EXERCISE BRIEF - In the rows below, replace every occurrence of "camera" with "observer" and leave all other text unchanged.

TASK INPUTS -

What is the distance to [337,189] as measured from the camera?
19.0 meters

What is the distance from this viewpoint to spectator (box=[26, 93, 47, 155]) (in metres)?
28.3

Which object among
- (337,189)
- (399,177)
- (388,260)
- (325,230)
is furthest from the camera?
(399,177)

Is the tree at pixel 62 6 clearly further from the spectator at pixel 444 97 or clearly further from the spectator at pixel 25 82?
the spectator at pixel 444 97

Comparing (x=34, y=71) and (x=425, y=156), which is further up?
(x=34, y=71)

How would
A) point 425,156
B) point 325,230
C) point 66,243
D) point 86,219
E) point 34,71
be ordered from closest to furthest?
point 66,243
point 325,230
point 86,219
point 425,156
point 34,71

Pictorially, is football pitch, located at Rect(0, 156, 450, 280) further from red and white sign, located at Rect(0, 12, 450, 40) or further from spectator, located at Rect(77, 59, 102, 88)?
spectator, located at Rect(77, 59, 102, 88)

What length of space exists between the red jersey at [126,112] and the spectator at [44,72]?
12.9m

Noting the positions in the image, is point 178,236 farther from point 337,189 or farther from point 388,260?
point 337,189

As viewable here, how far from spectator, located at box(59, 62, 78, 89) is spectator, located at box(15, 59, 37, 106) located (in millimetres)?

OUTPUT -
What is the distance to [337,189] as measured from the observer?
19.0 meters

What is the distance from this viewpoint to spectator (box=[26, 93, 47, 155]) (in metres)?
28.3

Which object among
- (337,189)
- (399,177)
- (388,260)
- (325,230)
is furthest from the observer?
(399,177)

Is the tree at pixel 62 6 clearly further from the spectator at pixel 444 97 or clearly further from the spectator at pixel 25 82?
the spectator at pixel 444 97

Comparing (x=34, y=71) and (x=425, y=156), which is further up?
(x=34, y=71)

How would
A) point 425,156
B) point 325,230
C) point 66,243
D) point 86,219
E) point 34,71
be ordered from closest to furthest?
point 66,243
point 325,230
point 86,219
point 425,156
point 34,71

Pictorially, is football pitch, located at Rect(0, 156, 450, 280) further from red and white sign, located at Rect(0, 12, 450, 40) or further from spectator, located at Rect(77, 59, 102, 88)?
spectator, located at Rect(77, 59, 102, 88)

What length of space exists between the red jersey at [126,112] and the spectator at [44,72]?
12.9m

Noting the positions in the image, is point 178,236 farther from point 337,189 or farther from point 388,260?
point 337,189

As viewable here, how far from spectator, located at box(59, 62, 78, 89) is spectator, located at box(15, 59, 37, 106) located (in millimetres)?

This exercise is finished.